## Aim
Can you restate the passage on MENA legal leaders, starting at "Our first-of-its-kind report" and ending at "across the region.", and switch "financial services" to "banking" along the way?

begin Document section

As we witness the evolution of the regulatory landscape across the MENA region, it was timely for us to investigate and lift the lid, on what is keeping the region’s legal decision-makers awake at night.
Our first-of-its-kind report titled Legal Leaders in MENA is out now! It captures the views of 700 legal decision-makers across nine countries and 13 industry sectors in MENA, as well as in-depth interviews with experts from key sectors such as financial services and education to name a few, which revealed the emerging risks and priorities challenging the legal sector across the region.
Read the full report and share your feedback with us at email@example.com.Read the full report
Attention devoted to compliance trends predominantly gathers around two main elements: cumulating costs, and abject failures. Statistics have charted a consistent rise in budgets dedicated to compliance operations in a trend that is not forecast to change any time soon. More than 55 per cent of companies report that their compliance budget is expected to increase by more than 25 per cent in the next 12 months1. In large part, the mounting costs are driven by amassing oversight requirements imposed to prevent financial crime, such as Know Your Client (‘KYC’) and Customer Due Diligence (‘CDD’) obligations imposed as part of the Anti-Money Laundering and Counter-Terrorism (‘AML/CTF’) framework. Combined with stratospheric fines imposed for violations of various laws related to preventing illicit activity, businesses are faced with what can often seem like a dark dualism, with increasing legal and reputational risk matched to more arduous standards.

end Document section
begin Material provided

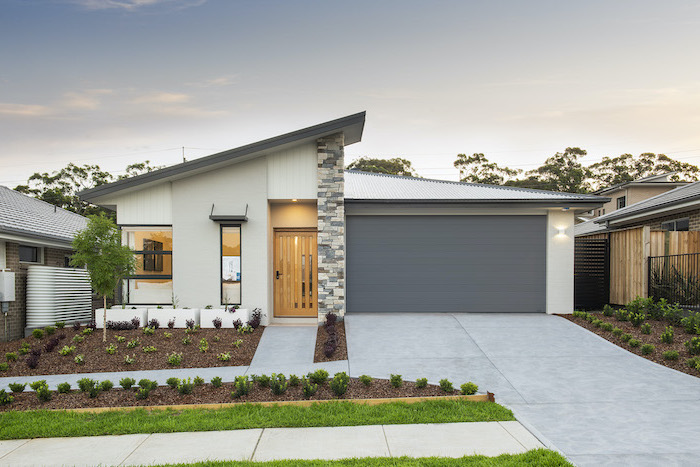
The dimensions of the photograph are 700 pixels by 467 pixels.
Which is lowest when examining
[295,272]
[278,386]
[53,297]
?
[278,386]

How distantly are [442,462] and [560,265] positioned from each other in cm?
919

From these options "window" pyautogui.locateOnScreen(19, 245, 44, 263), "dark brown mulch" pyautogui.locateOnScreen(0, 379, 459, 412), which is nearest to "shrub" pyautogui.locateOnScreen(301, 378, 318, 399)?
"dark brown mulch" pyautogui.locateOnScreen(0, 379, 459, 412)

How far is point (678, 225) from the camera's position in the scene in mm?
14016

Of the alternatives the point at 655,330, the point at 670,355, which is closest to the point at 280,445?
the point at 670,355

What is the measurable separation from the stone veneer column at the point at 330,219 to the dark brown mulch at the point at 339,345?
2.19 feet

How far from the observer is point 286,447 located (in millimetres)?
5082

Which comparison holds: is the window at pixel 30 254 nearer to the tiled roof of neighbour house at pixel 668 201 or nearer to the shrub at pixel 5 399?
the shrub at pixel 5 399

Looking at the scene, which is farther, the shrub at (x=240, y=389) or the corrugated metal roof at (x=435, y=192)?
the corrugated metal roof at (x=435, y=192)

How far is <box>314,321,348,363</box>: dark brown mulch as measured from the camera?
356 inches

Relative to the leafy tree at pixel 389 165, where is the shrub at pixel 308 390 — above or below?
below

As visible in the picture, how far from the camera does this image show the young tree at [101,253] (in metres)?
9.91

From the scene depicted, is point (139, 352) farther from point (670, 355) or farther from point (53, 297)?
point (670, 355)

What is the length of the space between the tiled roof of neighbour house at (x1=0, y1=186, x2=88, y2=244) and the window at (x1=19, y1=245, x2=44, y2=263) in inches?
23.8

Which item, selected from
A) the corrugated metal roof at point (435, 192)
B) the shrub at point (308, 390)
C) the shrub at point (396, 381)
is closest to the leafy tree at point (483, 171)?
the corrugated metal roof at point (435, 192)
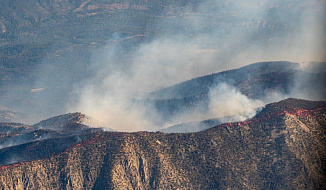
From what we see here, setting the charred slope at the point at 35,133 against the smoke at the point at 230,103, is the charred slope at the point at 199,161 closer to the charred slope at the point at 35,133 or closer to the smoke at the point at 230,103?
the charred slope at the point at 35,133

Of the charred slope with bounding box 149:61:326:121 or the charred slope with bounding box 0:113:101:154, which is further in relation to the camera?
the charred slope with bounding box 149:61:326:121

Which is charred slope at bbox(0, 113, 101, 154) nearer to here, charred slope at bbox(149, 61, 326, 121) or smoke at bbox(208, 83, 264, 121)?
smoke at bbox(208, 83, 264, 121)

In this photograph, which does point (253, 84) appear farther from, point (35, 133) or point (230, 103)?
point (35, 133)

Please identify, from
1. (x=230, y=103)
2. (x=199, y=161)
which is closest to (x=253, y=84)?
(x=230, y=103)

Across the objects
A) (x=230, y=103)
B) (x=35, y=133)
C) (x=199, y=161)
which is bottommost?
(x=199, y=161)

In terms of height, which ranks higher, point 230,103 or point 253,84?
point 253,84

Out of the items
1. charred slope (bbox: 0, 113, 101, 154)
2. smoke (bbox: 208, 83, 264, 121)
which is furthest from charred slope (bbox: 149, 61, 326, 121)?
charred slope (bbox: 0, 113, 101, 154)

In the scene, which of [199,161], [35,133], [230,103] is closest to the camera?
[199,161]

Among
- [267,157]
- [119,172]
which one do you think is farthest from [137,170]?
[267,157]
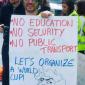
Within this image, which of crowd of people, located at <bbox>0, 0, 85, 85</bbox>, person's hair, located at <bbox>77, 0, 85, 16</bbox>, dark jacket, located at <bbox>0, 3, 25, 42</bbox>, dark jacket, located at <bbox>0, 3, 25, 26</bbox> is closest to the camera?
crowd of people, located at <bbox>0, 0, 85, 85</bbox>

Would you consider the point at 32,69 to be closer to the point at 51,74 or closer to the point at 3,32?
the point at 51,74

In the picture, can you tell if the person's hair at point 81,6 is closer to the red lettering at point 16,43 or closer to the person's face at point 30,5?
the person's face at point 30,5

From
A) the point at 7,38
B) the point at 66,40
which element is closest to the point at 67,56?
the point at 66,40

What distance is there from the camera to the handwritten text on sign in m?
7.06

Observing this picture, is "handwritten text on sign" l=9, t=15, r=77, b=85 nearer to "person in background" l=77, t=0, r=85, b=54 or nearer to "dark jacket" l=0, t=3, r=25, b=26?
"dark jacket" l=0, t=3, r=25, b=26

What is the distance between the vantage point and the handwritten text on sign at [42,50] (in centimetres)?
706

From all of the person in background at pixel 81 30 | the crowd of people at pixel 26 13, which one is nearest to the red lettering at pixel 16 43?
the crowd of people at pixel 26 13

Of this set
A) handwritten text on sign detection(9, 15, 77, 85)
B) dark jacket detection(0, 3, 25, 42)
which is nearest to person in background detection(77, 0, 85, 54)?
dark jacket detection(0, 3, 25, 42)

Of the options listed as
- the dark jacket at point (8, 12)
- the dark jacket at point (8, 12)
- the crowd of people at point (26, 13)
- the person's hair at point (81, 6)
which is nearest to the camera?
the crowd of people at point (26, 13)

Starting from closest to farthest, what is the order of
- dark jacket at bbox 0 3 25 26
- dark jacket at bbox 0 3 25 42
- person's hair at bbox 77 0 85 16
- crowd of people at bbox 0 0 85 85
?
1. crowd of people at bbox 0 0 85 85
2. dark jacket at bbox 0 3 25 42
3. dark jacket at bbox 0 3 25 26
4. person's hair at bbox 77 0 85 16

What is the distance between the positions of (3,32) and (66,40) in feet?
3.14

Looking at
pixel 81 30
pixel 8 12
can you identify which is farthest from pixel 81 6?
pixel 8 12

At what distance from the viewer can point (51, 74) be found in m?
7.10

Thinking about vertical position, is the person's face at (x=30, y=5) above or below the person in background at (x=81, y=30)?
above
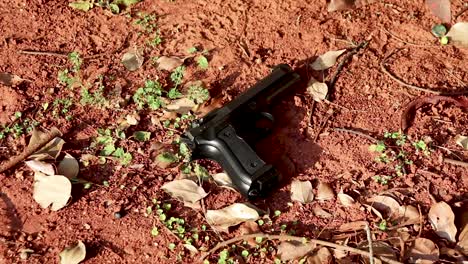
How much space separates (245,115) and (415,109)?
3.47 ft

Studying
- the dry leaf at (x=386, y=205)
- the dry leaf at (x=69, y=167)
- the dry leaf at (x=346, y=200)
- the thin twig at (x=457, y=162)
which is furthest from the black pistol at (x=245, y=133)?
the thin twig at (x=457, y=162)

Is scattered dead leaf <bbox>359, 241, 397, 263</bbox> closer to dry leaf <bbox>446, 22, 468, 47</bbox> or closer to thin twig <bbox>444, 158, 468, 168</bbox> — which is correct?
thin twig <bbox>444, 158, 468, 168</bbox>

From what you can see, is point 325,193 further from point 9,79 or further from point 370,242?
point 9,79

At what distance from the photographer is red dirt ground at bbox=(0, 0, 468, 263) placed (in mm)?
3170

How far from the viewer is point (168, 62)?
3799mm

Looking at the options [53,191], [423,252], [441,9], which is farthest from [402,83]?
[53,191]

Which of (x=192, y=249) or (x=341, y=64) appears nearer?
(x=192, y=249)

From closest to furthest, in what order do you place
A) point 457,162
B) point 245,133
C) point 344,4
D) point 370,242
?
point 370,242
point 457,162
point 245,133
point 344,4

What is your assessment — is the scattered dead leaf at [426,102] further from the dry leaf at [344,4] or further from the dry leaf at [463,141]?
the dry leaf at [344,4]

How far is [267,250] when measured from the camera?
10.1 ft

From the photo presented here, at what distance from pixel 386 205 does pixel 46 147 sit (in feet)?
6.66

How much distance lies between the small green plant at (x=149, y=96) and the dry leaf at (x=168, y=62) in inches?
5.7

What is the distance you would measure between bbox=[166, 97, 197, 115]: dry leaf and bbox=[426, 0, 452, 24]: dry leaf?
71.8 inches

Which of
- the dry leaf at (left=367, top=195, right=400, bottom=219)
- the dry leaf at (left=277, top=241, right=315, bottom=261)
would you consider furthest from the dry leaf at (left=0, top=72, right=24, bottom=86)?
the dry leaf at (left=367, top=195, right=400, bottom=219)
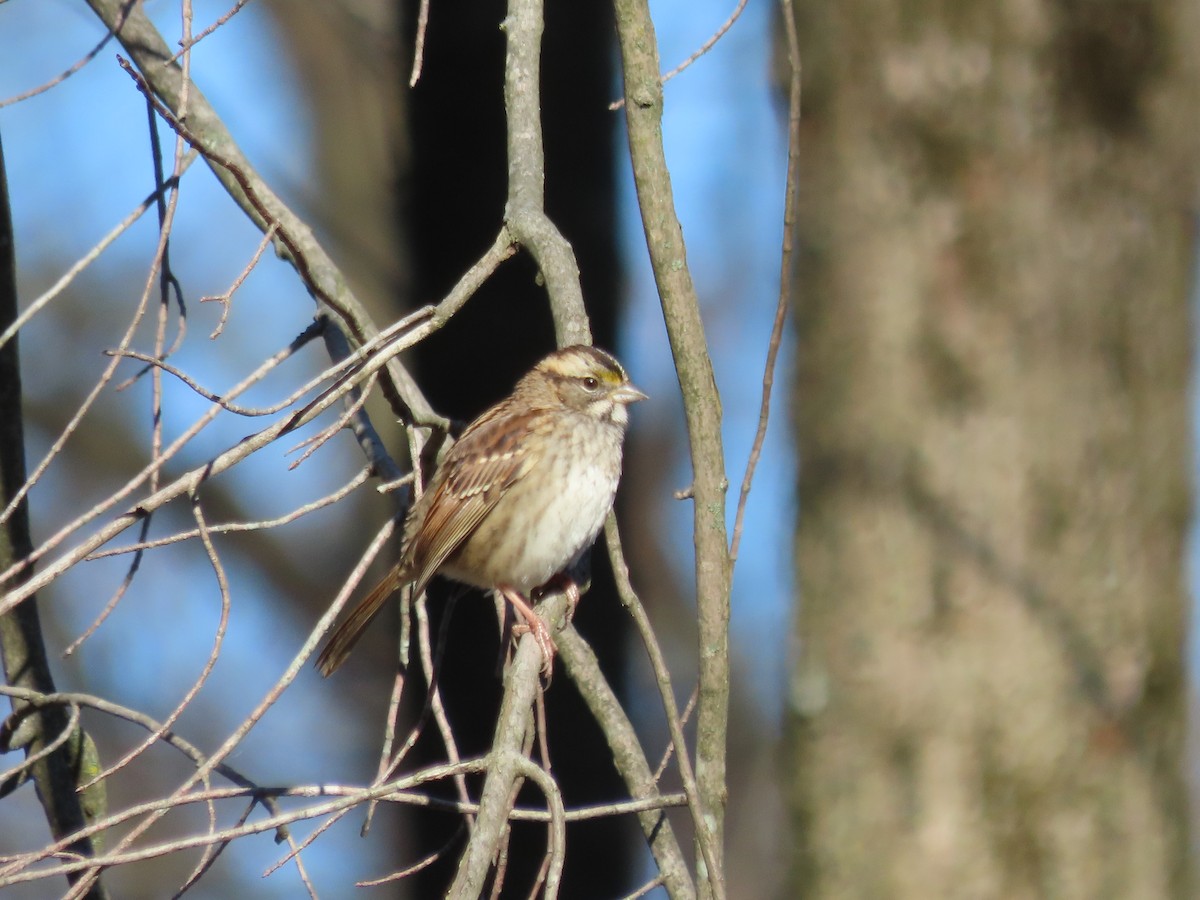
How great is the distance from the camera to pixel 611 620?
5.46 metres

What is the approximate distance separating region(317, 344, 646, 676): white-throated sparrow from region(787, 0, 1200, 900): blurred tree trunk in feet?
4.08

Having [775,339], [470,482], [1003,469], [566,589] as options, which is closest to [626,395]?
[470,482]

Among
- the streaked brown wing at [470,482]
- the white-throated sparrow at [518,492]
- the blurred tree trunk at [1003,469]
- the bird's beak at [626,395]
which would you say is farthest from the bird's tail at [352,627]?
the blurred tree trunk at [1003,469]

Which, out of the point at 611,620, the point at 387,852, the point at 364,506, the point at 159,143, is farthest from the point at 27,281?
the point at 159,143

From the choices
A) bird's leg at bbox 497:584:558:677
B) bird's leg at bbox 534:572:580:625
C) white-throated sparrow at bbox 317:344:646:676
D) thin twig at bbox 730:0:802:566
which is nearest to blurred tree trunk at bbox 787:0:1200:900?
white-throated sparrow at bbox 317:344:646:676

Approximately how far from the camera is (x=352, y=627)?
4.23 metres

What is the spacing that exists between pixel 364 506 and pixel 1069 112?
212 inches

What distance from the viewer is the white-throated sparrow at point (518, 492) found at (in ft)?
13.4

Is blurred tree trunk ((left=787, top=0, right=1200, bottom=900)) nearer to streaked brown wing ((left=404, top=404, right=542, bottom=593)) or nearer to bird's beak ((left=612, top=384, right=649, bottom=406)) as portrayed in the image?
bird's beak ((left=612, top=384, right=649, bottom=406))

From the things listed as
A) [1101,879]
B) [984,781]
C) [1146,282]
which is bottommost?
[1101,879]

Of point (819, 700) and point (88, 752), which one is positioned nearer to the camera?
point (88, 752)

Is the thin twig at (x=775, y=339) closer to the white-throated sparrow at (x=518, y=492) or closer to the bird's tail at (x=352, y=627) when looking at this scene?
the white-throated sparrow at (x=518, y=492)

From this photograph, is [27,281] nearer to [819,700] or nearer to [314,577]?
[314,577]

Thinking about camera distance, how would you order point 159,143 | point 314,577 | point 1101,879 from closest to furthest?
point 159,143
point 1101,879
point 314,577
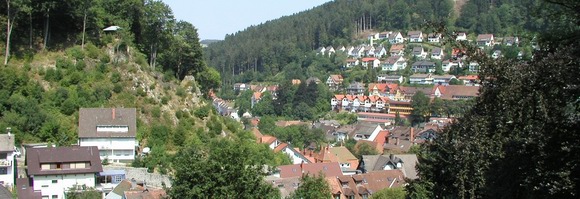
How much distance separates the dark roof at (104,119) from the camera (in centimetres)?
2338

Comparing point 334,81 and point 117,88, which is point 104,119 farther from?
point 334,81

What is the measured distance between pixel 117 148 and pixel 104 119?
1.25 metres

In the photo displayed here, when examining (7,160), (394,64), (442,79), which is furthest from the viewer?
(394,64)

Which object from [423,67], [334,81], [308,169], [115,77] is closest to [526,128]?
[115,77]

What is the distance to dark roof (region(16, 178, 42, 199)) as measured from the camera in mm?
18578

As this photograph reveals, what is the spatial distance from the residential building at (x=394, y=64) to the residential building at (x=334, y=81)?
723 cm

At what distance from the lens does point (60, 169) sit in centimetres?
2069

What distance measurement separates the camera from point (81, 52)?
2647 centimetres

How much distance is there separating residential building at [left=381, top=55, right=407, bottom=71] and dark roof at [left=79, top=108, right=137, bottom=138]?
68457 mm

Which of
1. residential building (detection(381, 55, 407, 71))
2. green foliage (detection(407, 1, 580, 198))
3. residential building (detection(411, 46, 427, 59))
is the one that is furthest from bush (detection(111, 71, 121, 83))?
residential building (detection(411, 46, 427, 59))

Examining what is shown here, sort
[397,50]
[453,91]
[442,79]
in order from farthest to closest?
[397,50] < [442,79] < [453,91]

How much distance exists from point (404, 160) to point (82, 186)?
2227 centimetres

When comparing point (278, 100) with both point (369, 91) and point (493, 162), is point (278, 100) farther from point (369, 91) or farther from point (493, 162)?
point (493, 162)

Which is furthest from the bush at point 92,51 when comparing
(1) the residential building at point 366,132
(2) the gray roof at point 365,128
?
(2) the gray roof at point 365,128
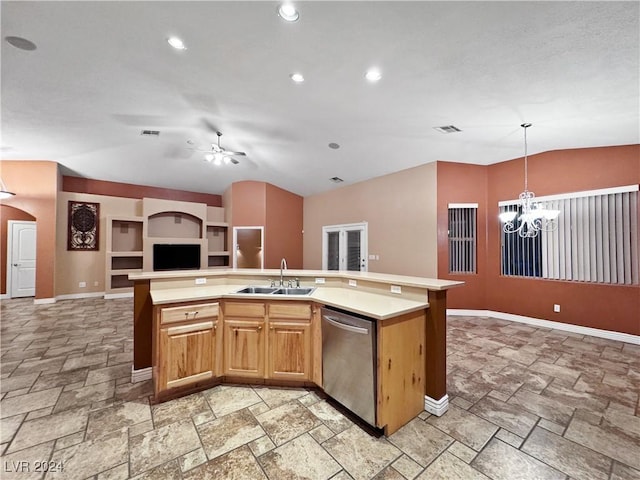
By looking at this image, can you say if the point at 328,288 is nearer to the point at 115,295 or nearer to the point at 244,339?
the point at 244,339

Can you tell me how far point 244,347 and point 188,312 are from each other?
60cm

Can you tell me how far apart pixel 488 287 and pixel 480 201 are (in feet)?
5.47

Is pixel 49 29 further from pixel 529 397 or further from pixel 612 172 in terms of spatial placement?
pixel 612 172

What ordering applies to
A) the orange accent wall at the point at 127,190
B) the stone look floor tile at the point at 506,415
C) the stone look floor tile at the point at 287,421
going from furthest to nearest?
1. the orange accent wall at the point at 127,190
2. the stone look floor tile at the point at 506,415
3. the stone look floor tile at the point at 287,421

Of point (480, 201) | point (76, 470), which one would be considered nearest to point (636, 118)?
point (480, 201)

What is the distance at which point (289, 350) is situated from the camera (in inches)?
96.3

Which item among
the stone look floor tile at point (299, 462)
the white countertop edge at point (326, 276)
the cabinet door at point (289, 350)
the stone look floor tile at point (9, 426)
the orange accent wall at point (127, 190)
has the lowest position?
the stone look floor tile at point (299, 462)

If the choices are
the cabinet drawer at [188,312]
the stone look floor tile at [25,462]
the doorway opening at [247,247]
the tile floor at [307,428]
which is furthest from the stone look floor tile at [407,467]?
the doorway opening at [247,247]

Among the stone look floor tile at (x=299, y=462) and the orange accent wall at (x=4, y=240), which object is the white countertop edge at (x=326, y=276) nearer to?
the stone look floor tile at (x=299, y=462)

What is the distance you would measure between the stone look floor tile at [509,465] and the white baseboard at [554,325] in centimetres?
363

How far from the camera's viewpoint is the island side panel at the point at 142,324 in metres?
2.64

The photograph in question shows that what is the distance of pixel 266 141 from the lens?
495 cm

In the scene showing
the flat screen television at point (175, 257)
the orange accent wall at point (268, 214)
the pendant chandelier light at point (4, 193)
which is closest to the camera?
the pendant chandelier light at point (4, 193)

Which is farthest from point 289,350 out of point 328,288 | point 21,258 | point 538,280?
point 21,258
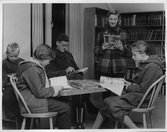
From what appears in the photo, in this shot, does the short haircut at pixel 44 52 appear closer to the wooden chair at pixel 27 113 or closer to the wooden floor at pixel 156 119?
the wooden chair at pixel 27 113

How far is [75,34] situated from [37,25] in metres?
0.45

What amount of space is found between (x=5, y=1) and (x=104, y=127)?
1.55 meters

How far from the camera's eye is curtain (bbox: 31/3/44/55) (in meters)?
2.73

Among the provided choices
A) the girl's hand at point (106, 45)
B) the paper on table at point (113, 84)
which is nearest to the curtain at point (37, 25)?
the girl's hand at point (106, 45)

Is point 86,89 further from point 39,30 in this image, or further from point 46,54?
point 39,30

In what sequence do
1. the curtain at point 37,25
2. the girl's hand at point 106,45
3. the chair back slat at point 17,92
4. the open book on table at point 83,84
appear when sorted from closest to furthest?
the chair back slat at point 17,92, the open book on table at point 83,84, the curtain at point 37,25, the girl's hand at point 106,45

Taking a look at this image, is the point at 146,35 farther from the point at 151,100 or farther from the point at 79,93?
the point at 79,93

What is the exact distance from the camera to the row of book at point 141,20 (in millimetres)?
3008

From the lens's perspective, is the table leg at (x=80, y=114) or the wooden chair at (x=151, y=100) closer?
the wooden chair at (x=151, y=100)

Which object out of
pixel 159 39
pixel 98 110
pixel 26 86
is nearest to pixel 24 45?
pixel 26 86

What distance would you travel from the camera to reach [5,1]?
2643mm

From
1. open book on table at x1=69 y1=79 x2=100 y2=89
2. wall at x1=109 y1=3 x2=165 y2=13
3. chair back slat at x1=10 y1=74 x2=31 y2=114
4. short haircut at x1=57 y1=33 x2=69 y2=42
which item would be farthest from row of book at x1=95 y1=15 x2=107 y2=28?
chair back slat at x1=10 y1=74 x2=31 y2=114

end Material provided

## Completed exercise
Our first-of-its-kind report titled Legal Leaders in MENA is out now! It captures the views of 700 legal decision-makers across nine countries and 13 industry sectors in MENA, as well as in-depth interviews with experts from key sectors such as banking and education to name a few, which revealed the emerging risks and priorities challenging the legal sector across the region.